Google used over 24 hours for their assistant voice, and they wrote the papers for tacotron.
Most tacotron-based (tacotron1/2, mimic2, coqui w/o vocoders) models worth listening to use well over ten hours of data. I would consider that the minimum for a high-quality end result. The quality of that set is also key: any hiss, hum, or background noise will be magnified by training. Turn up the samples of LJ and you can hear a bit of it. Thorsten’s first chunk of data required a lot of work to get it cleaned, and he updated his recording methods after that to improve it.
You can certainly try with less to see what you get. Other types might be able to better with less (fastspeech 2?).
Those are some things I didn’t know. I actually switched to the Google Voice from Mimic2 because I didn’t like the voice, ha. Well then, I’ll have to find someone willing to donate their voice. I certainly don’t want my assistant to sound like me.
@baconator, do you know if there are any of those various “need a smaller sample set to make a good model” methods that are usable?

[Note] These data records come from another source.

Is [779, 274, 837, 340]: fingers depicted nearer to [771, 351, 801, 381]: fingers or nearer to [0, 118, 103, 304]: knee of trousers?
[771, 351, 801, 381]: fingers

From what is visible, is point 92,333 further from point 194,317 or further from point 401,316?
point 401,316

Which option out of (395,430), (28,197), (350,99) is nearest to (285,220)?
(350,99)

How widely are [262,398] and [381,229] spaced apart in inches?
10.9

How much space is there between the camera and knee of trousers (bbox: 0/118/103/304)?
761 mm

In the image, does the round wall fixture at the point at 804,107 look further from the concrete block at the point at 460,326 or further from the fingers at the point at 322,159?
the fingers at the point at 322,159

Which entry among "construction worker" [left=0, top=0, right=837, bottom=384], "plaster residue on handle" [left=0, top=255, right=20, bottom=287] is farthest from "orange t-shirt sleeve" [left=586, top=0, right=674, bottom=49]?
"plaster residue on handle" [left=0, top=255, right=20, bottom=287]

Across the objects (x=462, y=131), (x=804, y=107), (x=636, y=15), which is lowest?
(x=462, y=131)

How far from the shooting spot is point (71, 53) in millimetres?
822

Or do those currently only exist in research papers and on university servers? I’ve done a good deal of searching and haven’t found any that have a command-line utility that works like precise to plug in data, get model.
A number of the other end to end TTS models do have code, albeit some are created by people reading the paper and trying to emulate vs. being released with the paper. Papers with code is your friend here. That and searching github (be wary of forks with no updates). Coqui, though, does seem to be making the most forward progress of any of them.
As for simplicity, precise is about as easy as it gets.
Quality depends on a number of factors, not only number of records or recording hours:
For the Thorsten-DE voice community member @Thorsten recorded 23 hours audio.
Voice actors are probably the wrong tree. A voice actor doesn’t want to create a synthetic voice that sounds like them - especially not under a permissive license! Their voice is their trade.
More than once, I’ve seen a forum post about Moz/Coqui where a voice actor replies, “Why would anyone do this?!” not realizing that the call for help is directed at regular people, speaking normally, not at voice actors enunciating.
Now, if you wanted to create a specific voice, you’d obviously need someone who could make those sounds. But is that the same goal? You could make the trade worthwhile if you could pay the voice actor a whole bunch of money, including royalties, for a voice pack you then sell along. But that’s a product, not a hobby, and certainly not a community service.
tl;dr forget about voice actors it’s the wrong solution
I dunno, the actor I found on Fiverr didn’t seem to care what I was going to use it for, even after I explicitly told her I was interested in creating a virtual assistant voice. To her, it’s just words that she licenses for commercial use. Which, as far as I can tell, is about all the licensing you’d need…there’s no ongoing licensing agreement unless they ask for it after having been informed what you’re using it for. I very much doubt the voice actor who did Siri gets a kickback every time I summon her on my phone.
But I see what you’re saying. I’m more interested in creating a specific kind of voice. It doesn’t need to be a clone of an actor, though the uber nerd in me certainly wouldn’t mind. As long as it’s got the sort of neutral intonation that I’m looking for, I’ll be alright. I gravitated to voice actors because: 1) I can choose the voice 2) They sell saying things into microphones for a living.
But, if a VA is the wrong place to look…to whom else does one turn?
You probably want to look for voice-over/dubbing speaker. I guess most “voice artists” can offer a neutral voice style as well.
Surely there must be someone out there who has the right combination of vocal factors and has had a dream since childhood to be turned into the voice of an open-source digital assistant project.
 And I will find them!
So you need a person like me (with more vocal talent) and in your language (or a talented female version of me) .
As you mentioned the Harvard sentences you want to use your assistant in english, or?
What about LJSpeech dataset?
I feel bad because we’re doing a good job derailing OP’s thread. Sorry, OP!
I’m a bit of a…nerd. There’s lots of ways I could get lots of “just fine” voices. But I have sort of a nostalgia thing going for the voice of Majel-Barret Roddenberry, who played the voice of the computer on Star Trek. I know…I know. There are so many more important things I could be doing with my life.
See, if I were an eccentric billionaire this would be no problem. Alas.
On a slightly different note about intent…a good digital assistant voice has some features that I want. A deliberately neutral intonation - a sort of “informational” tone. I don’t know how better to describe it. Neither too high nor too low - right in the middle in terms of pitch. I think those things will require training a model from scratch with the right “voice talent”, wherever I can find that.
I found really useful what you guys were discussing
of course not. xtts v2 is out and both open source, and quite good. Use that instead of whatever this guy’s trying to shill for.